* [課題]:
以下の「新・血の祝祭日」と「サザエさん」をめぐる文章を、最後の一文の後から書き進めてください。

* [ページ抜粋]:

マルセル・ヴァルツ監督の「新・血の祝祭日(2016年)」は
ハーシェル・ゴードン・ルイス監督の「血の祝祭日(1963年)」の
リメイクであって
クラウドファンディングで制作資金を集めて製作され
舞台を現代のパリに移し,
人肉料理に取り付かれたオヤジ(ロバート・ラスラー)の所業を追って行く。
ハーシェル・ゴードン・ルイスもカメオ出演している。

非常に奇妙な話だが「新・血の祝祭日」を観ていて
僕は「サザエさん」の事をずっと考えていた。

サザエさん一家は磯野波平という雷親父がいて一家の家長であり
殿様であり専制君主であり家事一切の決定権を持っている。
1969年にアニメが放送された当時は
普通に受け入れられていた「サザエさん」が
家族形態の変容に伴って次第に違和感を持たれる様になって行く。

何故マスオさん一家(マスオ,サザエ,タラオ)が義父の家に住むのか。
(何故独立しないのか)

* [データ抜粋]:
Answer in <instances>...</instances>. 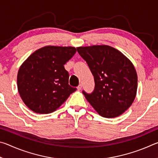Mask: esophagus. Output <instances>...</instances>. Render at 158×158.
<instances>
[{"instance_id": "obj_1", "label": "esophagus", "mask_w": 158, "mask_h": 158, "mask_svg": "<svg viewBox=\"0 0 158 158\" xmlns=\"http://www.w3.org/2000/svg\"><path fill=\"white\" fill-rule=\"evenodd\" d=\"M81 88H82V85H81V84H80V85H78V86H77V90H81Z\"/></svg>"}]
</instances>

* [記述回答]:
何故波平は威張り腐っているのか。
何故家族は波平(家長)の言う事に絶対服従するのか。
「父親」も家族の一員である以上,他の家族と「対等」なのではないか…。

1963年に制作されたオリジナルの「血の祝祭日」もまた
父親は家長であり王であり専制君主であるとの価値観の下に制作されており,
その価値観をそのままリメイクしようとした
「新・血の祝祭日」を観ていると違和感を覚えるのである。

その違和感は「父親ってそんなに偉くないだろう」という
現代の価値観から生じており
「父親」は家族ってチームの一員であり
父親と家族とはフランクに話せる存在なのだ。

「サザエさん」は現在「時代錯誤」と攻撃される事が多くなった。
その攻撃理由は
「父親だからってそんなに威張るな!」
って反感が根源になっており
「新・血の祝祭日」は全く企まずに
「血の祝祭日」の価値観をそのままリメイクした結果,
「父権の復活を意図した時代錯誤な映画」として顕現したのだ。

「新・血の祝祭日」の「父親」は妻と娘を従わせる為に
飲み物にドラッグを仕込んで判断力を奪ってラリパッパにして
「言いなり」にさせる他無かった。
「現代の価値観」を薬物で麻痺させる他無かったのである。
1960年代のホラー映画を現代に復活させるには
そうする他無かったのである。

「父親」がそうまでして実現させた人肉料理による祝祭日。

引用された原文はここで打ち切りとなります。